6.2.4.1. Creating a Prompt Template
First, we will create a prompt template. In this template, we designate where to insert the user’s input with {input}
, and where to place the list of documents with {context}
.
from langchain_core.prompts import ChatPromptTemplate
template = ChatPromptTemplate.from_template("""Please answer the following question based solely on the given context:
<context>
{context}
</context>
Question: {input}""")
6.2.4.2. Creating the Chain
Use create_stuff_documents_chain
to create a chain that generates answers based on the user input and document list:
from langchain.chains.combine_documents import create_stuff_documents_chain
document_chain = create_stuff_documents_chain(llm, template)
Use the created chain’s invoke
method as shown below:
from langchain_core.documents import Document
document_chain.invoke({
"input": "What is LangChain?",
"context": [Document(page_content="LangChain is installed with `pip install langchain`.")]
})
-
Execution Result
'LangChain is a software or package that can be installed using pip.'
By combining the retriever
with the document chain, we can generate answers that reference information from websites.
user_input = "What is LangChain?"
context = retriever.invoke(user_input)
document_chain.invoke({
"input": user_input,
"context": context
})
-
Execution Result
'LangChain is a framework for developing applications powered by large language models (LLMs). It simplifies every stage of the LLM application lifecycle, including development, productionization, and deployment. It consists of open-source libraries such as langchain-core, langchain-community, langchain, langgraph, and langserve. LangChain also includes partner packages for third party integrations.'
6.2.5. Creating a Chain to Generate User Input Responses from Documents
So far, we’ve created and discussed how to use the following:
retriever
: Returns a list of documents related to the input string.document_chain
: Generates LLM responses based on the user’s question and document list.

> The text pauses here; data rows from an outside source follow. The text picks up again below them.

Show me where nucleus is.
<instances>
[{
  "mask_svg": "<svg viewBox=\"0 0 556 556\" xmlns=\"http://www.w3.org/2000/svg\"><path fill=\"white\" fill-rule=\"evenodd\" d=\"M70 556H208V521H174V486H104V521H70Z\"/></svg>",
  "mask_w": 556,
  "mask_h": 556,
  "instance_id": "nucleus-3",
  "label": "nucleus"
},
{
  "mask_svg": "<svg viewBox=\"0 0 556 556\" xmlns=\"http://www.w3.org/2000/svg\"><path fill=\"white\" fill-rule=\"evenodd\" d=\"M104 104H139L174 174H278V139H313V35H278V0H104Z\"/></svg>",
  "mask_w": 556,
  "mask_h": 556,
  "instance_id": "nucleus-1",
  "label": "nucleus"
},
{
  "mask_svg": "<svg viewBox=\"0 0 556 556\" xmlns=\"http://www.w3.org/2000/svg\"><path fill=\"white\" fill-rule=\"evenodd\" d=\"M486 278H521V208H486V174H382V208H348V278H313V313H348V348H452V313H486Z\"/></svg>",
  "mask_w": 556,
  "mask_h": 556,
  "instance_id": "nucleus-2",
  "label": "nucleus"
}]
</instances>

Finally, automatically combine these two to create a chain that answers user questions by referencing documents. This is easily done using create_retrieval_chain
:
from langchain.chains import create_retrieval_chain
retrieval_chain = create_retrieval_chain(retriever, document_chain)

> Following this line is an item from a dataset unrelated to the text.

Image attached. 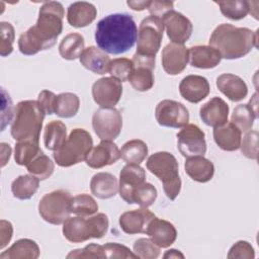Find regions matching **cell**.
<instances>
[{"label": "cell", "mask_w": 259, "mask_h": 259, "mask_svg": "<svg viewBox=\"0 0 259 259\" xmlns=\"http://www.w3.org/2000/svg\"><path fill=\"white\" fill-rule=\"evenodd\" d=\"M65 15L62 3L45 2L39 8L35 25L21 33L18 38V49L25 56H33L40 51L51 49L63 30Z\"/></svg>", "instance_id": "6da1fadb"}, {"label": "cell", "mask_w": 259, "mask_h": 259, "mask_svg": "<svg viewBox=\"0 0 259 259\" xmlns=\"http://www.w3.org/2000/svg\"><path fill=\"white\" fill-rule=\"evenodd\" d=\"M94 38L101 51L112 55L124 54L137 41V24L127 13L109 14L97 22Z\"/></svg>", "instance_id": "7a4b0ae2"}, {"label": "cell", "mask_w": 259, "mask_h": 259, "mask_svg": "<svg viewBox=\"0 0 259 259\" xmlns=\"http://www.w3.org/2000/svg\"><path fill=\"white\" fill-rule=\"evenodd\" d=\"M257 32L247 27H237L229 23L220 24L214 28L209 46L215 49L227 60L240 59L257 47Z\"/></svg>", "instance_id": "3957f363"}, {"label": "cell", "mask_w": 259, "mask_h": 259, "mask_svg": "<svg viewBox=\"0 0 259 259\" xmlns=\"http://www.w3.org/2000/svg\"><path fill=\"white\" fill-rule=\"evenodd\" d=\"M45 110L35 100H23L17 103L11 124V136L19 142L39 139L45 119Z\"/></svg>", "instance_id": "277c9868"}, {"label": "cell", "mask_w": 259, "mask_h": 259, "mask_svg": "<svg viewBox=\"0 0 259 259\" xmlns=\"http://www.w3.org/2000/svg\"><path fill=\"white\" fill-rule=\"evenodd\" d=\"M146 166L162 182L166 196L170 200H174L181 190V179L176 158L169 152H156L148 158Z\"/></svg>", "instance_id": "5b68a950"}, {"label": "cell", "mask_w": 259, "mask_h": 259, "mask_svg": "<svg viewBox=\"0 0 259 259\" xmlns=\"http://www.w3.org/2000/svg\"><path fill=\"white\" fill-rule=\"evenodd\" d=\"M109 222L105 213L99 212L88 219L85 217L68 218L63 223V235L72 243H82L89 239H100L108 230Z\"/></svg>", "instance_id": "8992f818"}, {"label": "cell", "mask_w": 259, "mask_h": 259, "mask_svg": "<svg viewBox=\"0 0 259 259\" xmlns=\"http://www.w3.org/2000/svg\"><path fill=\"white\" fill-rule=\"evenodd\" d=\"M91 135L84 128H74L63 146L54 152L53 157L57 165L71 167L84 161L93 148Z\"/></svg>", "instance_id": "52a82bcc"}, {"label": "cell", "mask_w": 259, "mask_h": 259, "mask_svg": "<svg viewBox=\"0 0 259 259\" xmlns=\"http://www.w3.org/2000/svg\"><path fill=\"white\" fill-rule=\"evenodd\" d=\"M71 201L72 196L67 190H54L39 200L38 213L47 223L61 225L70 217Z\"/></svg>", "instance_id": "ba28073f"}, {"label": "cell", "mask_w": 259, "mask_h": 259, "mask_svg": "<svg viewBox=\"0 0 259 259\" xmlns=\"http://www.w3.org/2000/svg\"><path fill=\"white\" fill-rule=\"evenodd\" d=\"M164 24L161 18L148 16L144 18L138 30L137 54L156 57L163 38Z\"/></svg>", "instance_id": "9c48e42d"}, {"label": "cell", "mask_w": 259, "mask_h": 259, "mask_svg": "<svg viewBox=\"0 0 259 259\" xmlns=\"http://www.w3.org/2000/svg\"><path fill=\"white\" fill-rule=\"evenodd\" d=\"M92 126L101 141L115 140L122 128L121 113L114 107H101L93 113Z\"/></svg>", "instance_id": "30bf717a"}, {"label": "cell", "mask_w": 259, "mask_h": 259, "mask_svg": "<svg viewBox=\"0 0 259 259\" xmlns=\"http://www.w3.org/2000/svg\"><path fill=\"white\" fill-rule=\"evenodd\" d=\"M177 148L182 156L189 158L203 156L206 153V142L203 131L193 123H187L177 133Z\"/></svg>", "instance_id": "8fae6325"}, {"label": "cell", "mask_w": 259, "mask_h": 259, "mask_svg": "<svg viewBox=\"0 0 259 259\" xmlns=\"http://www.w3.org/2000/svg\"><path fill=\"white\" fill-rule=\"evenodd\" d=\"M155 117L162 126L179 128L188 123L189 112L181 102L165 99L157 104Z\"/></svg>", "instance_id": "7c38bea8"}, {"label": "cell", "mask_w": 259, "mask_h": 259, "mask_svg": "<svg viewBox=\"0 0 259 259\" xmlns=\"http://www.w3.org/2000/svg\"><path fill=\"white\" fill-rule=\"evenodd\" d=\"M122 94L121 82L113 77H103L92 85V97L100 107H114Z\"/></svg>", "instance_id": "4fadbf2b"}, {"label": "cell", "mask_w": 259, "mask_h": 259, "mask_svg": "<svg viewBox=\"0 0 259 259\" xmlns=\"http://www.w3.org/2000/svg\"><path fill=\"white\" fill-rule=\"evenodd\" d=\"M162 21L172 42L183 45L189 39L193 26L191 21L182 13L173 9L162 17Z\"/></svg>", "instance_id": "5bb4252c"}, {"label": "cell", "mask_w": 259, "mask_h": 259, "mask_svg": "<svg viewBox=\"0 0 259 259\" xmlns=\"http://www.w3.org/2000/svg\"><path fill=\"white\" fill-rule=\"evenodd\" d=\"M146 180L145 170L138 164H126L119 173L118 192L120 197L128 204H133L135 189Z\"/></svg>", "instance_id": "9a60e30c"}, {"label": "cell", "mask_w": 259, "mask_h": 259, "mask_svg": "<svg viewBox=\"0 0 259 259\" xmlns=\"http://www.w3.org/2000/svg\"><path fill=\"white\" fill-rule=\"evenodd\" d=\"M161 59L163 69L168 75H178L187 66L189 52L183 45L170 42L164 47Z\"/></svg>", "instance_id": "2e32d148"}, {"label": "cell", "mask_w": 259, "mask_h": 259, "mask_svg": "<svg viewBox=\"0 0 259 259\" xmlns=\"http://www.w3.org/2000/svg\"><path fill=\"white\" fill-rule=\"evenodd\" d=\"M119 158L120 151L116 144L112 141L103 140L90 150L85 161L89 167L99 169L104 166L114 164Z\"/></svg>", "instance_id": "e0dca14e"}, {"label": "cell", "mask_w": 259, "mask_h": 259, "mask_svg": "<svg viewBox=\"0 0 259 259\" xmlns=\"http://www.w3.org/2000/svg\"><path fill=\"white\" fill-rule=\"evenodd\" d=\"M210 86L206 78L199 75H188L179 84L180 95L190 103H198L209 94Z\"/></svg>", "instance_id": "ac0fdd59"}, {"label": "cell", "mask_w": 259, "mask_h": 259, "mask_svg": "<svg viewBox=\"0 0 259 259\" xmlns=\"http://www.w3.org/2000/svg\"><path fill=\"white\" fill-rule=\"evenodd\" d=\"M156 215L148 209V207H142L139 209H133L123 212L118 220L121 230L130 235L146 233L149 223Z\"/></svg>", "instance_id": "d6986e66"}, {"label": "cell", "mask_w": 259, "mask_h": 259, "mask_svg": "<svg viewBox=\"0 0 259 259\" xmlns=\"http://www.w3.org/2000/svg\"><path fill=\"white\" fill-rule=\"evenodd\" d=\"M146 234L160 248L170 247L177 238V231L173 224L157 217L149 223Z\"/></svg>", "instance_id": "ffe728a7"}, {"label": "cell", "mask_w": 259, "mask_h": 259, "mask_svg": "<svg viewBox=\"0 0 259 259\" xmlns=\"http://www.w3.org/2000/svg\"><path fill=\"white\" fill-rule=\"evenodd\" d=\"M229 105L220 97H213L199 109V116L209 126H221L228 121Z\"/></svg>", "instance_id": "44dd1931"}, {"label": "cell", "mask_w": 259, "mask_h": 259, "mask_svg": "<svg viewBox=\"0 0 259 259\" xmlns=\"http://www.w3.org/2000/svg\"><path fill=\"white\" fill-rule=\"evenodd\" d=\"M218 89L231 101L243 100L248 94V87L245 81L234 74H222L217 78Z\"/></svg>", "instance_id": "7402d4cb"}, {"label": "cell", "mask_w": 259, "mask_h": 259, "mask_svg": "<svg viewBox=\"0 0 259 259\" xmlns=\"http://www.w3.org/2000/svg\"><path fill=\"white\" fill-rule=\"evenodd\" d=\"M97 16V9L92 3L79 1L69 5L67 10V20L69 24L76 28L85 27L91 24Z\"/></svg>", "instance_id": "603a6c76"}, {"label": "cell", "mask_w": 259, "mask_h": 259, "mask_svg": "<svg viewBox=\"0 0 259 259\" xmlns=\"http://www.w3.org/2000/svg\"><path fill=\"white\" fill-rule=\"evenodd\" d=\"M79 59L84 68L95 74L103 75L109 72L111 60L105 52L97 47L91 46L86 48Z\"/></svg>", "instance_id": "cb8c5ba5"}, {"label": "cell", "mask_w": 259, "mask_h": 259, "mask_svg": "<svg viewBox=\"0 0 259 259\" xmlns=\"http://www.w3.org/2000/svg\"><path fill=\"white\" fill-rule=\"evenodd\" d=\"M213 140L224 151L233 152L240 148L242 132L231 121H227L213 130Z\"/></svg>", "instance_id": "d4e9b609"}, {"label": "cell", "mask_w": 259, "mask_h": 259, "mask_svg": "<svg viewBox=\"0 0 259 259\" xmlns=\"http://www.w3.org/2000/svg\"><path fill=\"white\" fill-rule=\"evenodd\" d=\"M186 174L194 181L205 183L211 180L214 174V166L211 161L203 156H194L186 159L184 163Z\"/></svg>", "instance_id": "484cf974"}, {"label": "cell", "mask_w": 259, "mask_h": 259, "mask_svg": "<svg viewBox=\"0 0 259 259\" xmlns=\"http://www.w3.org/2000/svg\"><path fill=\"white\" fill-rule=\"evenodd\" d=\"M188 52L190 65L199 69H212L222 60L221 54L210 46H194Z\"/></svg>", "instance_id": "4316f807"}, {"label": "cell", "mask_w": 259, "mask_h": 259, "mask_svg": "<svg viewBox=\"0 0 259 259\" xmlns=\"http://www.w3.org/2000/svg\"><path fill=\"white\" fill-rule=\"evenodd\" d=\"M90 190L94 196L108 199L118 192V181L114 175L108 172H99L91 178Z\"/></svg>", "instance_id": "83f0119b"}, {"label": "cell", "mask_w": 259, "mask_h": 259, "mask_svg": "<svg viewBox=\"0 0 259 259\" xmlns=\"http://www.w3.org/2000/svg\"><path fill=\"white\" fill-rule=\"evenodd\" d=\"M39 254V247L33 240L19 239L0 254V259H36Z\"/></svg>", "instance_id": "f1b7e54d"}, {"label": "cell", "mask_w": 259, "mask_h": 259, "mask_svg": "<svg viewBox=\"0 0 259 259\" xmlns=\"http://www.w3.org/2000/svg\"><path fill=\"white\" fill-rule=\"evenodd\" d=\"M67 140V127L61 120H52L44 131V144L50 151L59 150Z\"/></svg>", "instance_id": "f546056e"}, {"label": "cell", "mask_w": 259, "mask_h": 259, "mask_svg": "<svg viewBox=\"0 0 259 259\" xmlns=\"http://www.w3.org/2000/svg\"><path fill=\"white\" fill-rule=\"evenodd\" d=\"M39 186V179L31 174H24L18 176L12 181L11 191L15 198L26 200L31 198L37 191Z\"/></svg>", "instance_id": "4dcf8cb0"}, {"label": "cell", "mask_w": 259, "mask_h": 259, "mask_svg": "<svg viewBox=\"0 0 259 259\" xmlns=\"http://www.w3.org/2000/svg\"><path fill=\"white\" fill-rule=\"evenodd\" d=\"M85 41L82 34L72 32L67 34L59 45V53L65 60L73 61L80 58L85 50Z\"/></svg>", "instance_id": "1f68e13d"}, {"label": "cell", "mask_w": 259, "mask_h": 259, "mask_svg": "<svg viewBox=\"0 0 259 259\" xmlns=\"http://www.w3.org/2000/svg\"><path fill=\"white\" fill-rule=\"evenodd\" d=\"M153 68L145 65H134V70L128 76L127 81L138 91L150 90L155 83Z\"/></svg>", "instance_id": "d6a6232c"}, {"label": "cell", "mask_w": 259, "mask_h": 259, "mask_svg": "<svg viewBox=\"0 0 259 259\" xmlns=\"http://www.w3.org/2000/svg\"><path fill=\"white\" fill-rule=\"evenodd\" d=\"M148 146L142 140H131L120 150V158L127 164L140 165L148 156Z\"/></svg>", "instance_id": "836d02e7"}, {"label": "cell", "mask_w": 259, "mask_h": 259, "mask_svg": "<svg viewBox=\"0 0 259 259\" xmlns=\"http://www.w3.org/2000/svg\"><path fill=\"white\" fill-rule=\"evenodd\" d=\"M80 107L79 97L71 92H65L57 95L55 102V114L64 118L75 116Z\"/></svg>", "instance_id": "e575fe53"}, {"label": "cell", "mask_w": 259, "mask_h": 259, "mask_svg": "<svg viewBox=\"0 0 259 259\" xmlns=\"http://www.w3.org/2000/svg\"><path fill=\"white\" fill-rule=\"evenodd\" d=\"M38 142L39 139L17 142L14 148V160L16 164L26 166L29 162H31L41 152Z\"/></svg>", "instance_id": "d590c367"}, {"label": "cell", "mask_w": 259, "mask_h": 259, "mask_svg": "<svg viewBox=\"0 0 259 259\" xmlns=\"http://www.w3.org/2000/svg\"><path fill=\"white\" fill-rule=\"evenodd\" d=\"M258 117V114L247 104H239L235 107L232 116L231 122L234 123L241 132L251 131L255 118Z\"/></svg>", "instance_id": "8d00e7d4"}, {"label": "cell", "mask_w": 259, "mask_h": 259, "mask_svg": "<svg viewBox=\"0 0 259 259\" xmlns=\"http://www.w3.org/2000/svg\"><path fill=\"white\" fill-rule=\"evenodd\" d=\"M220 6L222 14L231 20H240L247 16L251 9V3L243 0L214 1Z\"/></svg>", "instance_id": "74e56055"}, {"label": "cell", "mask_w": 259, "mask_h": 259, "mask_svg": "<svg viewBox=\"0 0 259 259\" xmlns=\"http://www.w3.org/2000/svg\"><path fill=\"white\" fill-rule=\"evenodd\" d=\"M26 168L31 175L35 176L39 180H46L54 173L55 165L54 162L41 151L31 162L26 165Z\"/></svg>", "instance_id": "f35d334b"}, {"label": "cell", "mask_w": 259, "mask_h": 259, "mask_svg": "<svg viewBox=\"0 0 259 259\" xmlns=\"http://www.w3.org/2000/svg\"><path fill=\"white\" fill-rule=\"evenodd\" d=\"M97 210L98 204L92 196L82 193L72 197L71 212L80 217H88L94 214Z\"/></svg>", "instance_id": "ab89813d"}, {"label": "cell", "mask_w": 259, "mask_h": 259, "mask_svg": "<svg viewBox=\"0 0 259 259\" xmlns=\"http://www.w3.org/2000/svg\"><path fill=\"white\" fill-rule=\"evenodd\" d=\"M157 194L158 192L154 185L145 181L135 189L133 203L139 204L141 207H149L155 202Z\"/></svg>", "instance_id": "60d3db41"}, {"label": "cell", "mask_w": 259, "mask_h": 259, "mask_svg": "<svg viewBox=\"0 0 259 259\" xmlns=\"http://www.w3.org/2000/svg\"><path fill=\"white\" fill-rule=\"evenodd\" d=\"M134 70V63L126 58H117L110 62L109 74L120 82L126 81Z\"/></svg>", "instance_id": "b9f144b4"}, {"label": "cell", "mask_w": 259, "mask_h": 259, "mask_svg": "<svg viewBox=\"0 0 259 259\" xmlns=\"http://www.w3.org/2000/svg\"><path fill=\"white\" fill-rule=\"evenodd\" d=\"M134 253L141 259H156L160 255V247L151 239L140 238L134 243Z\"/></svg>", "instance_id": "7bdbcfd3"}, {"label": "cell", "mask_w": 259, "mask_h": 259, "mask_svg": "<svg viewBox=\"0 0 259 259\" xmlns=\"http://www.w3.org/2000/svg\"><path fill=\"white\" fill-rule=\"evenodd\" d=\"M0 54L2 57L10 55L13 51V42L15 37L14 27L6 21L0 22Z\"/></svg>", "instance_id": "ee69618b"}, {"label": "cell", "mask_w": 259, "mask_h": 259, "mask_svg": "<svg viewBox=\"0 0 259 259\" xmlns=\"http://www.w3.org/2000/svg\"><path fill=\"white\" fill-rule=\"evenodd\" d=\"M242 154L253 160H257L258 158V132L257 131H249L246 132L243 140H241L240 144Z\"/></svg>", "instance_id": "f6af8a7d"}, {"label": "cell", "mask_w": 259, "mask_h": 259, "mask_svg": "<svg viewBox=\"0 0 259 259\" xmlns=\"http://www.w3.org/2000/svg\"><path fill=\"white\" fill-rule=\"evenodd\" d=\"M105 258H123V259H137L138 256L132 252L126 246L118 243H106L102 245Z\"/></svg>", "instance_id": "bcb514c9"}, {"label": "cell", "mask_w": 259, "mask_h": 259, "mask_svg": "<svg viewBox=\"0 0 259 259\" xmlns=\"http://www.w3.org/2000/svg\"><path fill=\"white\" fill-rule=\"evenodd\" d=\"M67 258H105L103 247L98 244H89L83 249H76L71 251Z\"/></svg>", "instance_id": "7dc6e473"}, {"label": "cell", "mask_w": 259, "mask_h": 259, "mask_svg": "<svg viewBox=\"0 0 259 259\" xmlns=\"http://www.w3.org/2000/svg\"><path fill=\"white\" fill-rule=\"evenodd\" d=\"M227 257L229 259H236V258L253 259L255 257V251L249 242L238 241L231 247Z\"/></svg>", "instance_id": "c3c4849f"}, {"label": "cell", "mask_w": 259, "mask_h": 259, "mask_svg": "<svg viewBox=\"0 0 259 259\" xmlns=\"http://www.w3.org/2000/svg\"><path fill=\"white\" fill-rule=\"evenodd\" d=\"M174 3L172 1H150L148 10L152 16L161 18L168 13L169 11L173 10Z\"/></svg>", "instance_id": "681fc988"}, {"label": "cell", "mask_w": 259, "mask_h": 259, "mask_svg": "<svg viewBox=\"0 0 259 259\" xmlns=\"http://www.w3.org/2000/svg\"><path fill=\"white\" fill-rule=\"evenodd\" d=\"M57 95L49 90H42L37 96V102L47 114L55 113V102Z\"/></svg>", "instance_id": "f907efd6"}, {"label": "cell", "mask_w": 259, "mask_h": 259, "mask_svg": "<svg viewBox=\"0 0 259 259\" xmlns=\"http://www.w3.org/2000/svg\"><path fill=\"white\" fill-rule=\"evenodd\" d=\"M13 117V104L9 94H6L5 90L2 89V130L4 131L7 123L12 120Z\"/></svg>", "instance_id": "816d5d0a"}, {"label": "cell", "mask_w": 259, "mask_h": 259, "mask_svg": "<svg viewBox=\"0 0 259 259\" xmlns=\"http://www.w3.org/2000/svg\"><path fill=\"white\" fill-rule=\"evenodd\" d=\"M13 227L10 222L1 220L0 222V249H3L11 240Z\"/></svg>", "instance_id": "f5cc1de1"}, {"label": "cell", "mask_w": 259, "mask_h": 259, "mask_svg": "<svg viewBox=\"0 0 259 259\" xmlns=\"http://www.w3.org/2000/svg\"><path fill=\"white\" fill-rule=\"evenodd\" d=\"M0 146H1V153H2V155H1V159H2L1 167H4L6 165V163L9 161V158H10V155H11V148L6 143H1Z\"/></svg>", "instance_id": "db71d44e"}, {"label": "cell", "mask_w": 259, "mask_h": 259, "mask_svg": "<svg viewBox=\"0 0 259 259\" xmlns=\"http://www.w3.org/2000/svg\"><path fill=\"white\" fill-rule=\"evenodd\" d=\"M126 4L136 11H142L148 9L150 1H127Z\"/></svg>", "instance_id": "11a10c76"}, {"label": "cell", "mask_w": 259, "mask_h": 259, "mask_svg": "<svg viewBox=\"0 0 259 259\" xmlns=\"http://www.w3.org/2000/svg\"><path fill=\"white\" fill-rule=\"evenodd\" d=\"M163 258H165V259H167V258H175V259H177V258H181V259H183L184 258V255L179 251V250H176V249H170V250H168L164 255H163Z\"/></svg>", "instance_id": "9f6ffc18"}]
</instances>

Try using the created chain. You can see that an answer is generated by referencing documents:
response = retrieval_chain.invoke({"input": "What is LangChain?"})
print(response["answer"])
-
Execution Result
LangChain is a framework for developing applications powered by large language models (LLMs). It simplifies every stage of the LLM application lifecycle, including development, productionization, and deployment. It consists of open-source libraries, third-party integrations, and partner packages aimed at building cognitive architectures for applications. LangChain also includes components like LangSmith, LangGraph, and LangServe within its broader ecosystem.